# What to work on
Substitute "svg_mask" for "mask_svg" in the data from its first line through the line that contains "13L95 14V16L109 18L121". Give back only those lines, with nothing else changed.

# Provided material

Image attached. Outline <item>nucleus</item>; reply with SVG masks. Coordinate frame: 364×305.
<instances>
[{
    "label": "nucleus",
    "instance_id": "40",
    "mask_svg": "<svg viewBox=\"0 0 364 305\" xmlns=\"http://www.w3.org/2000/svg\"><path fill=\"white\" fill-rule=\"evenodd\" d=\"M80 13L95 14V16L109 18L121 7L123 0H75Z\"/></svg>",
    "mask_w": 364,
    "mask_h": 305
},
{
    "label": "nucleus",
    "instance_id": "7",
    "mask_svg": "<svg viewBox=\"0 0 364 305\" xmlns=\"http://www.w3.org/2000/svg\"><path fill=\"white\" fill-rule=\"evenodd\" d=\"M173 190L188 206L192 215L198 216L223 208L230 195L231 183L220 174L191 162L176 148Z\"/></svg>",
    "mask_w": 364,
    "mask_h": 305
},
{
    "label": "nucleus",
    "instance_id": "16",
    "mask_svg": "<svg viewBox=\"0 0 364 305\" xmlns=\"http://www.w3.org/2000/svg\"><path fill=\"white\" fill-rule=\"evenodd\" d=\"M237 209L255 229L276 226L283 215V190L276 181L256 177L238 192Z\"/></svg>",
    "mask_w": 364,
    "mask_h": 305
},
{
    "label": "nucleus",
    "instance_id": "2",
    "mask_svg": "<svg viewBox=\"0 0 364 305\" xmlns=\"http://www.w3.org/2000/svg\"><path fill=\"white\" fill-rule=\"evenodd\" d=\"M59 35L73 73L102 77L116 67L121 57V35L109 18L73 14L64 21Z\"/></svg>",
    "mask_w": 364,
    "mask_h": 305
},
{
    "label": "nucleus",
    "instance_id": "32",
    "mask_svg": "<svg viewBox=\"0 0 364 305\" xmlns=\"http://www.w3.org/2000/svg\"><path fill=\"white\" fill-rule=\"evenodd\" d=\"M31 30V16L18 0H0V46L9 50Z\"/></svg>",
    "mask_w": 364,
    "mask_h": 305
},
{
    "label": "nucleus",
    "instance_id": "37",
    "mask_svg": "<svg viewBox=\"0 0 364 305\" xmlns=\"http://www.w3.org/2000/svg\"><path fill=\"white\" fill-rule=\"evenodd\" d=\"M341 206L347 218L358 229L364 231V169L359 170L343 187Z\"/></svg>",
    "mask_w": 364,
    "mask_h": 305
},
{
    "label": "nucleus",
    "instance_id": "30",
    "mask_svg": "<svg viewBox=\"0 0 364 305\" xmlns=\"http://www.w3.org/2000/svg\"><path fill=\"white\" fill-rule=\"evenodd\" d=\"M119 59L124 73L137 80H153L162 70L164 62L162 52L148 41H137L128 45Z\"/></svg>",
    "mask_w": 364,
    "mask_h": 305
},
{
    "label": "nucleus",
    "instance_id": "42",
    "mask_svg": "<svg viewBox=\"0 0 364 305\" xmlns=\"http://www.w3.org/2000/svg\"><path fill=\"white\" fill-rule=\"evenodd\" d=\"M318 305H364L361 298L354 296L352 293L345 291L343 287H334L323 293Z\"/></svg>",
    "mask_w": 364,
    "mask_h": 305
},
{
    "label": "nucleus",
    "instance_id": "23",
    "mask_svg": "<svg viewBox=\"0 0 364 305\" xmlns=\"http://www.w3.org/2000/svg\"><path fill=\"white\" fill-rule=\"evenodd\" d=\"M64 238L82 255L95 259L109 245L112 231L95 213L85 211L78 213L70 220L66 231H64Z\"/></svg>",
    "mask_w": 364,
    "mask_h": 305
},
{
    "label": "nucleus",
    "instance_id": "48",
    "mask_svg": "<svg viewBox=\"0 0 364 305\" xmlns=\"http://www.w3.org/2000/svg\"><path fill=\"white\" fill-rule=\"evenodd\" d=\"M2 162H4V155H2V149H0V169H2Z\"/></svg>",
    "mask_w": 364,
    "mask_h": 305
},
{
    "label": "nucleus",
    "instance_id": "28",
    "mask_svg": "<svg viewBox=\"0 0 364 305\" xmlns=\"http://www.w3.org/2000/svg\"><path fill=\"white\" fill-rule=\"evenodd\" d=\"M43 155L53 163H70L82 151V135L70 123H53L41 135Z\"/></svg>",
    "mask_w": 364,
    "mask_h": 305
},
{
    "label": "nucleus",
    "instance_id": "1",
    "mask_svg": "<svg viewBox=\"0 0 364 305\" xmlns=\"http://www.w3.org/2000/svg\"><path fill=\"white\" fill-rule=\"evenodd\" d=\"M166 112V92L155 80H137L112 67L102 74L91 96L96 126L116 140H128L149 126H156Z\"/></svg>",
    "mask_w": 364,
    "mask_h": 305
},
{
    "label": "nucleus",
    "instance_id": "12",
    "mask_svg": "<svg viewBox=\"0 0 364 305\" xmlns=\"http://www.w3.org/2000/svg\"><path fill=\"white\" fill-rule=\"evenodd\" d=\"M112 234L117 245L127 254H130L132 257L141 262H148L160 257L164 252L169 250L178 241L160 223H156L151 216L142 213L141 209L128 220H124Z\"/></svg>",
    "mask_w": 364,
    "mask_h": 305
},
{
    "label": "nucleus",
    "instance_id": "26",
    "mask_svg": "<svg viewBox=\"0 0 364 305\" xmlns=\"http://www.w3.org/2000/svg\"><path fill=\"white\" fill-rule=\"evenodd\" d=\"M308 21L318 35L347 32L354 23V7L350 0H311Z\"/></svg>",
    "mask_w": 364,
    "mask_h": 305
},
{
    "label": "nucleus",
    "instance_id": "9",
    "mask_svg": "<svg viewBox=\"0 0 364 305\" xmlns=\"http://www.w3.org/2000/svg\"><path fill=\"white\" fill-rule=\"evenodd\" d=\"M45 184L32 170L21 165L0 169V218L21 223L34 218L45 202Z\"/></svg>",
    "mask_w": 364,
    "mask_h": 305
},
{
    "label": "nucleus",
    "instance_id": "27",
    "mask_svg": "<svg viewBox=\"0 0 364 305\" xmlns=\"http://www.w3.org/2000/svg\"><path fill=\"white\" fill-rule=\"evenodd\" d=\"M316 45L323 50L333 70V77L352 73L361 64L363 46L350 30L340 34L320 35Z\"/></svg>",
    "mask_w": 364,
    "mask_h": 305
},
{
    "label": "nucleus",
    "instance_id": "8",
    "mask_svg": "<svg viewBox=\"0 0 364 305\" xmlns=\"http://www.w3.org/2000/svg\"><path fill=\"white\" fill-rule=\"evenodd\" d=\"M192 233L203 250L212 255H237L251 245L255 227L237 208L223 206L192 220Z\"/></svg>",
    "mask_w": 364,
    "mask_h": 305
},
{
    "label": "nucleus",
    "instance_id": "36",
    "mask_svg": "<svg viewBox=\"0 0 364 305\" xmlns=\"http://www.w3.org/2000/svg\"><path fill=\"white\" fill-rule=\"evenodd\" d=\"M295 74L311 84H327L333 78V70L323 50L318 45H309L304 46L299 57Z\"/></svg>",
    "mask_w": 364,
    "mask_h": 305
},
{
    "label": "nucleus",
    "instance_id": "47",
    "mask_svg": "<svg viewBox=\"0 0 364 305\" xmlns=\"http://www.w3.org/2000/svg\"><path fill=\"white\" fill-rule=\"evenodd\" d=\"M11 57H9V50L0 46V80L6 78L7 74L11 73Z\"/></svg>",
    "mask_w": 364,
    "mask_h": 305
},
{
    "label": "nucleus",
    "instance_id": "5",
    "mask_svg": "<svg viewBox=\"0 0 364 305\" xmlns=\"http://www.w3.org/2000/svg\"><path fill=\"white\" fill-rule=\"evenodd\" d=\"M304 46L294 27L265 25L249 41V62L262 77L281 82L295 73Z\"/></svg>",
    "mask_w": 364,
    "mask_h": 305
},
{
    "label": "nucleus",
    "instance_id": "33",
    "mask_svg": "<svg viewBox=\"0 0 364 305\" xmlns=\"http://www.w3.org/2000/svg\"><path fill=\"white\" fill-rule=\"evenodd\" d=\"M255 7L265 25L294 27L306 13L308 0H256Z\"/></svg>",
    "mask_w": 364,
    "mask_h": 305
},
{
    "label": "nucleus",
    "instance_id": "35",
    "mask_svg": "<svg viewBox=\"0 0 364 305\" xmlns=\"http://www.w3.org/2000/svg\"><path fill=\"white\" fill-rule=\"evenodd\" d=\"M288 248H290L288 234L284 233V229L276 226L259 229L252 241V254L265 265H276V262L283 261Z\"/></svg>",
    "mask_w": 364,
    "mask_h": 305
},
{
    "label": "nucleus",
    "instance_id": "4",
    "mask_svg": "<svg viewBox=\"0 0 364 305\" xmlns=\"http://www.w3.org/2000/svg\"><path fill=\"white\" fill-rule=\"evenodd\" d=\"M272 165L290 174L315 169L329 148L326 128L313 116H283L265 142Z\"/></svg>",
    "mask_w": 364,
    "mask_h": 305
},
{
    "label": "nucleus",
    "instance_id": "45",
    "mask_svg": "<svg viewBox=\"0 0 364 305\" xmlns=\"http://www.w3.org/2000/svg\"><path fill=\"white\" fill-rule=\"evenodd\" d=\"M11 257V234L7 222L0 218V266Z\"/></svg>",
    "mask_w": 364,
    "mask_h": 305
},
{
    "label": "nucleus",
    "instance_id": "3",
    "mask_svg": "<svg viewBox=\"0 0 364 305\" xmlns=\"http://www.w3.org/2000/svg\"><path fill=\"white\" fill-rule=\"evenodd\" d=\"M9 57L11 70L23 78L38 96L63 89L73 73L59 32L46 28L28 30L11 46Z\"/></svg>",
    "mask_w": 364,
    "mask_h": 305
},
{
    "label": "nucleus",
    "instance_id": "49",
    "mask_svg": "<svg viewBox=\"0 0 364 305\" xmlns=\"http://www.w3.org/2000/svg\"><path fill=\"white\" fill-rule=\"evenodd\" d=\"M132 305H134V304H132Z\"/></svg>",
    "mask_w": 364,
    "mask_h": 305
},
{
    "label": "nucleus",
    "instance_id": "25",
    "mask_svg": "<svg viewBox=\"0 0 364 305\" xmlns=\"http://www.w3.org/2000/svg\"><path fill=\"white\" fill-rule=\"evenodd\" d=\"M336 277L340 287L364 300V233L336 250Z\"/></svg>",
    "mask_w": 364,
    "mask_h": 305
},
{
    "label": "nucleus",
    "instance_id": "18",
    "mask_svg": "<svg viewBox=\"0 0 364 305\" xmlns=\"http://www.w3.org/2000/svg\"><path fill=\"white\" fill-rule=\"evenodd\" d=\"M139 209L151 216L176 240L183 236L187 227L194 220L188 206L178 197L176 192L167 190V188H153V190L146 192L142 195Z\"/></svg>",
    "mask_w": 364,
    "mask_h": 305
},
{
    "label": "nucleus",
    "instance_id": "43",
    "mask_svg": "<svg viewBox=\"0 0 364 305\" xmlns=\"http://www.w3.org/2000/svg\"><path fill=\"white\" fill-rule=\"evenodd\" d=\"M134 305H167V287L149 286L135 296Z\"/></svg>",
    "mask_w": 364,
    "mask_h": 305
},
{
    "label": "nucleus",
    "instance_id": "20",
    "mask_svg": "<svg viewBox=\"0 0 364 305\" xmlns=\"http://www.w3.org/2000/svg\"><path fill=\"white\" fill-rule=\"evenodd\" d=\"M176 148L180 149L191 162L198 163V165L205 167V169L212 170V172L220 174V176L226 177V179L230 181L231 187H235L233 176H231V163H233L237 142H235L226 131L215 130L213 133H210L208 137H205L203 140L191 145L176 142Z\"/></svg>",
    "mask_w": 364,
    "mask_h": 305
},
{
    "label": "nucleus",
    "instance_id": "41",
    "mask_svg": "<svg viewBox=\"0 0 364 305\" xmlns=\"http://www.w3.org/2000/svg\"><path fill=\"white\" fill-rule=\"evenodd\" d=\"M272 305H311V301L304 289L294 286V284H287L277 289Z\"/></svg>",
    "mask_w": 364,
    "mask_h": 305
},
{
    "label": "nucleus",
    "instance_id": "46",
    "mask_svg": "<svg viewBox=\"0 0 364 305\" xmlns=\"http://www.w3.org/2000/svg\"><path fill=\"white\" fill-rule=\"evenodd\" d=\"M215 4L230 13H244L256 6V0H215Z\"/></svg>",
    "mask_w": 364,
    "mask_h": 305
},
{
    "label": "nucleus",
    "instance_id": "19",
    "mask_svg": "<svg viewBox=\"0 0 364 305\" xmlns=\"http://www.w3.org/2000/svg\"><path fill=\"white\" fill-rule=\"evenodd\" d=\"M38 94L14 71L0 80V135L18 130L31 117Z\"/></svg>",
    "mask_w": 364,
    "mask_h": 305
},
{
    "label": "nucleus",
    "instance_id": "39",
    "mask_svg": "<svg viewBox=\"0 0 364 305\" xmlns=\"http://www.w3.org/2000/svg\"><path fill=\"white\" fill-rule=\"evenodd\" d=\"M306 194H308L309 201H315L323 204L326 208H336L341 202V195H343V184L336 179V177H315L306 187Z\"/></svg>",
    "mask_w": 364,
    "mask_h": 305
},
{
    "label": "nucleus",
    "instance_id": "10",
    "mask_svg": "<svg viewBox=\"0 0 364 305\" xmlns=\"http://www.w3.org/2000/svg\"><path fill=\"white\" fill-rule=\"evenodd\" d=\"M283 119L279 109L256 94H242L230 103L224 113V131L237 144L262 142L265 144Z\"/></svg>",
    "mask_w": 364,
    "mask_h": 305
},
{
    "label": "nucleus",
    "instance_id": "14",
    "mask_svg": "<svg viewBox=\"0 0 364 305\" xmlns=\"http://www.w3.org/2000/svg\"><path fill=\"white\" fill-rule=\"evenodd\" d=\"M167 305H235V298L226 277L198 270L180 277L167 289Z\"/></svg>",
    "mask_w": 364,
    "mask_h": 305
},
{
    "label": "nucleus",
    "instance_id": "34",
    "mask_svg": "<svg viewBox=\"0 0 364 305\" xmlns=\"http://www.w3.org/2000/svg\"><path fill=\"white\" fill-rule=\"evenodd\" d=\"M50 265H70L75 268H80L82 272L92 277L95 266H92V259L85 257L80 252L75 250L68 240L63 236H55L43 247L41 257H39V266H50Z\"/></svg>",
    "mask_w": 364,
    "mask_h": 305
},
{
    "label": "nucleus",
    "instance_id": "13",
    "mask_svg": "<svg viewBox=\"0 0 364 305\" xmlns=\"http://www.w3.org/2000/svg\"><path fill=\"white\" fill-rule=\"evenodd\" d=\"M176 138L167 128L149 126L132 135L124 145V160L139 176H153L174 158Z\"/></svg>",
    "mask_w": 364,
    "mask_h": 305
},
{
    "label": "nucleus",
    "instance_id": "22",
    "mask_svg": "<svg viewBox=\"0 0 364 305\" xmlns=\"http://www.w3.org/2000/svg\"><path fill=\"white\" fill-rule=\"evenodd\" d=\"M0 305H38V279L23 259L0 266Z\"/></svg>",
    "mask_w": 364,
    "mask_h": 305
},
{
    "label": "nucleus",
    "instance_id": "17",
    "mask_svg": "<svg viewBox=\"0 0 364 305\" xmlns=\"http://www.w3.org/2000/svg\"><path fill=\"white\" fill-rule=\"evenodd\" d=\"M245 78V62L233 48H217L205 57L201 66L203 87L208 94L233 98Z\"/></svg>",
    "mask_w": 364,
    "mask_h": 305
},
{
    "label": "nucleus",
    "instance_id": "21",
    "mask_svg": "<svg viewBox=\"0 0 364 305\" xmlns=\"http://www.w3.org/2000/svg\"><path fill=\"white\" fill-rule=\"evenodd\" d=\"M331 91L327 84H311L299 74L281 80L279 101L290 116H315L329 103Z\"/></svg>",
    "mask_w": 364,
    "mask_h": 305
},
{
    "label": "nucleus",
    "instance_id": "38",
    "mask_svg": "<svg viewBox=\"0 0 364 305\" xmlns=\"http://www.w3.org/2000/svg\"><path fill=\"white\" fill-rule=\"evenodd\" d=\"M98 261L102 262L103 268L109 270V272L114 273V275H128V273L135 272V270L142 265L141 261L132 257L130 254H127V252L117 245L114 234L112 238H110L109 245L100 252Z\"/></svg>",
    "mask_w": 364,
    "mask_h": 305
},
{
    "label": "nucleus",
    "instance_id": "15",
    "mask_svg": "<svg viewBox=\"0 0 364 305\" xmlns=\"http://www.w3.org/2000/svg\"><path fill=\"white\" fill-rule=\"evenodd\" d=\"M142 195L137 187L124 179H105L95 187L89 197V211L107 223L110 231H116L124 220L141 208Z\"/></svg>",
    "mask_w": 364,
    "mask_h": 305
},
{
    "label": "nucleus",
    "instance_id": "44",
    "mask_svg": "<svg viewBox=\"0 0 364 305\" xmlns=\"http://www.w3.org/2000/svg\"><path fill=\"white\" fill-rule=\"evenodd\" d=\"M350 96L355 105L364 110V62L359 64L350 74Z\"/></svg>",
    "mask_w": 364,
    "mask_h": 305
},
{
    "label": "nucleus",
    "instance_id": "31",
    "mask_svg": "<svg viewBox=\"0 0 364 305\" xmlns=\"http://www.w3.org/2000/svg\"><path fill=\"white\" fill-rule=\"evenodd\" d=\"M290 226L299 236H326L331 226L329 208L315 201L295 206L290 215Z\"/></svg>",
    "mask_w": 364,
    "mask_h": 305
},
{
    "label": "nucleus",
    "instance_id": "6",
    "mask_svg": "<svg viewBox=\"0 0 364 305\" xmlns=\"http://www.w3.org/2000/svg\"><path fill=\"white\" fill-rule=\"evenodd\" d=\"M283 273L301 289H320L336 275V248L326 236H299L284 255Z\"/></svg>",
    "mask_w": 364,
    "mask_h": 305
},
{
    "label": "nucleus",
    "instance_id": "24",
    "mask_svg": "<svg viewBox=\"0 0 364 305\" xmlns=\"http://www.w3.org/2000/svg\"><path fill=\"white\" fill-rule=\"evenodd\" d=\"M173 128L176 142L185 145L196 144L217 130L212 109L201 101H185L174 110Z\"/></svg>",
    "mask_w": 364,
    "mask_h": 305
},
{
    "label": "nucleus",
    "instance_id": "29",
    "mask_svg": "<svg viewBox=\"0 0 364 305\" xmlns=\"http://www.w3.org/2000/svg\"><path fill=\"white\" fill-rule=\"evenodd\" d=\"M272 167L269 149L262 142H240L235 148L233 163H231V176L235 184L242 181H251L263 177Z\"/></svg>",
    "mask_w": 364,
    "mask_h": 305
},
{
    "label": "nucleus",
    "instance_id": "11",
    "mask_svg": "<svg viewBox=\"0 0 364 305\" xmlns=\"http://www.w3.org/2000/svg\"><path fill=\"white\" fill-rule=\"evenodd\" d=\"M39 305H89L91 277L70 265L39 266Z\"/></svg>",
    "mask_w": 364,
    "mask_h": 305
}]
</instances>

# The result
Image attached. Outline <item>nucleus</item>; reply with SVG masks. Coordinate frame: 364×305.
<instances>
[{
    "label": "nucleus",
    "instance_id": "40",
    "svg_mask": "<svg viewBox=\"0 0 364 305\" xmlns=\"http://www.w3.org/2000/svg\"><path fill=\"white\" fill-rule=\"evenodd\" d=\"M80 13L95 14V16L109 18L121 7L123 0H75Z\"/></svg>",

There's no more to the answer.